Pusede’s project will also include the development of educational and public-outreach activities based on her research, including the development of a middle-school curriculum aimed at encouraging students’ interest in the STEM fields and demonstrating how those fields can help advance the cause of environmental justice.
Peter Schauss (Department of Physics)
According to the U.S. Energy Information Administration, approximately 5% of the energy that is generated by power plants in the country is lost to resistance in the power lines used to transmit energy to homes and businesses.
The complexity of the problem at the atomic level makes it difficult for researchers to understand exactly what properties of the electrons involved might lead to the ability to conduct current without resistance.
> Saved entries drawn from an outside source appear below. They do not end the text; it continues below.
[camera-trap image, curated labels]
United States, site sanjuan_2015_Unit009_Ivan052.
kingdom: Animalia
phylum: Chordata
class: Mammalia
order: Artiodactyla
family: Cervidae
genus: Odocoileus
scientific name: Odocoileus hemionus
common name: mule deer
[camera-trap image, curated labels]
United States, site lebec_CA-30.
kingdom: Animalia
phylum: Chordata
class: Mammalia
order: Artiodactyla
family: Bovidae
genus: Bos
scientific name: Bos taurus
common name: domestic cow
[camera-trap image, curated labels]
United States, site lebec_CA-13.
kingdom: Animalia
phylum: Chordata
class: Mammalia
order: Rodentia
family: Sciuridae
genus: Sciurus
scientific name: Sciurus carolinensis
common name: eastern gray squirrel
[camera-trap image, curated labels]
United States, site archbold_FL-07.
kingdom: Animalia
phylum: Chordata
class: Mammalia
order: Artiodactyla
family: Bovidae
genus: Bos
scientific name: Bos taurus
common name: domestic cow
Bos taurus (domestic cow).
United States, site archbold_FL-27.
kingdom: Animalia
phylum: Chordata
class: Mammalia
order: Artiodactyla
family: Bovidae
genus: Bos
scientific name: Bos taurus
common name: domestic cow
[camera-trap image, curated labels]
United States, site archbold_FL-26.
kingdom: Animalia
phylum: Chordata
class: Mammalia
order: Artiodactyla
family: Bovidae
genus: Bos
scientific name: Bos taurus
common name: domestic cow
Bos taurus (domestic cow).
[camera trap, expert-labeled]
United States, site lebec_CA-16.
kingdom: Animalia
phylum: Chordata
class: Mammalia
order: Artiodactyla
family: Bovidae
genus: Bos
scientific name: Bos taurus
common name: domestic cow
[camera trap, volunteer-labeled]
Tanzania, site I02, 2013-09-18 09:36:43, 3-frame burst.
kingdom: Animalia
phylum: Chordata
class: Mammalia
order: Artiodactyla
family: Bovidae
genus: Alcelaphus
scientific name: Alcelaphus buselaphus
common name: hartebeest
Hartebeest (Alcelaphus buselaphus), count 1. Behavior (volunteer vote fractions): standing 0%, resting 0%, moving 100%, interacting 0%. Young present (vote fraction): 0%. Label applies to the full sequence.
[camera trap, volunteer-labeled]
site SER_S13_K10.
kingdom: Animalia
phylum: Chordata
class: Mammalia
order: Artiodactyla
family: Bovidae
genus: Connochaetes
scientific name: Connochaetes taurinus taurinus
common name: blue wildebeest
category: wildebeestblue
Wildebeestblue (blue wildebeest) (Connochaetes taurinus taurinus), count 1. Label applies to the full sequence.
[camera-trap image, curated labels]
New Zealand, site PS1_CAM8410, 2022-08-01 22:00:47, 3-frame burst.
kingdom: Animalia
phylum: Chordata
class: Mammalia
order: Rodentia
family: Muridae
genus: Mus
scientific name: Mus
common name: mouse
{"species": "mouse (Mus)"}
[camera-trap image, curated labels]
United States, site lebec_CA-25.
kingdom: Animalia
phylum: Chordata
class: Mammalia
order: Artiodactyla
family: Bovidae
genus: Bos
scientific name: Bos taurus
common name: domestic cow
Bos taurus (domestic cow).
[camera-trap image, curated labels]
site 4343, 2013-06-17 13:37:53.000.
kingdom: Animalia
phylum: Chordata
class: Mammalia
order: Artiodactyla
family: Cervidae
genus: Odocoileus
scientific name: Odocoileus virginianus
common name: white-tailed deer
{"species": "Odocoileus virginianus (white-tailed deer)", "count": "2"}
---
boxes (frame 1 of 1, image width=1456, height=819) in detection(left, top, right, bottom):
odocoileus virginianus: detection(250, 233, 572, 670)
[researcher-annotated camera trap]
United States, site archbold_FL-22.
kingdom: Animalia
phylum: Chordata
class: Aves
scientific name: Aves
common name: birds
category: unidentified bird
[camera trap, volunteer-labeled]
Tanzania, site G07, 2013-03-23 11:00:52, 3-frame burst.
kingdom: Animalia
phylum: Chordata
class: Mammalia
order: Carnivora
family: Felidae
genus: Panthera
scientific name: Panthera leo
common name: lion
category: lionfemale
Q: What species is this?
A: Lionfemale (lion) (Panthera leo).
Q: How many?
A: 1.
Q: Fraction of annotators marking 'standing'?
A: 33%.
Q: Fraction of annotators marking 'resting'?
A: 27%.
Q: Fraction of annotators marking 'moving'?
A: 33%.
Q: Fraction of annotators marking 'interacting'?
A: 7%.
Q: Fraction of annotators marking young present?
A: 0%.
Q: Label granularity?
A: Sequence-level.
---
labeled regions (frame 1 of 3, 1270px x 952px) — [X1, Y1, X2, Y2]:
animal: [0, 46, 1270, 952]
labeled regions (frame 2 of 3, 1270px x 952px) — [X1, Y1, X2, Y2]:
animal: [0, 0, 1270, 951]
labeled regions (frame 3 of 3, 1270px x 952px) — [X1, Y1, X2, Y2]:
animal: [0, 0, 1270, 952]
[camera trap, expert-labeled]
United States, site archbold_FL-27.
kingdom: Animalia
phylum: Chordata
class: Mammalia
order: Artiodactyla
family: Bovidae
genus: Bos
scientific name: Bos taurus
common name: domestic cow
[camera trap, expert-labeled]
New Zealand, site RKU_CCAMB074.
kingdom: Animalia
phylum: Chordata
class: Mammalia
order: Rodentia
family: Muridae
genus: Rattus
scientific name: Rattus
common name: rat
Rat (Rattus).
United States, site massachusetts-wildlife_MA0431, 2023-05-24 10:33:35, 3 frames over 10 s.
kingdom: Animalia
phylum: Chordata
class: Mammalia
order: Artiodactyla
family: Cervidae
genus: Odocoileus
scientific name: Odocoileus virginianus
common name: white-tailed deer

Direct imaging of electrons is almost impossible, but quantum simulation can shed light on the microscopic properties of these complex quantum systems. CAREER winner Peter Schauss, an assistant professor of physics who specializes in experimental atomic, molecular and optical physics, will use funding from the award to develop quantum simulations using atoms cooled to a few billionths of a degree and trapped in an artificial crystal of light. Using a quantum gas microscope with high-resolution imaging capabilities that will allow him to capture images of individual atoms, he’ll search for answers that could lead to the next generation of superconductors.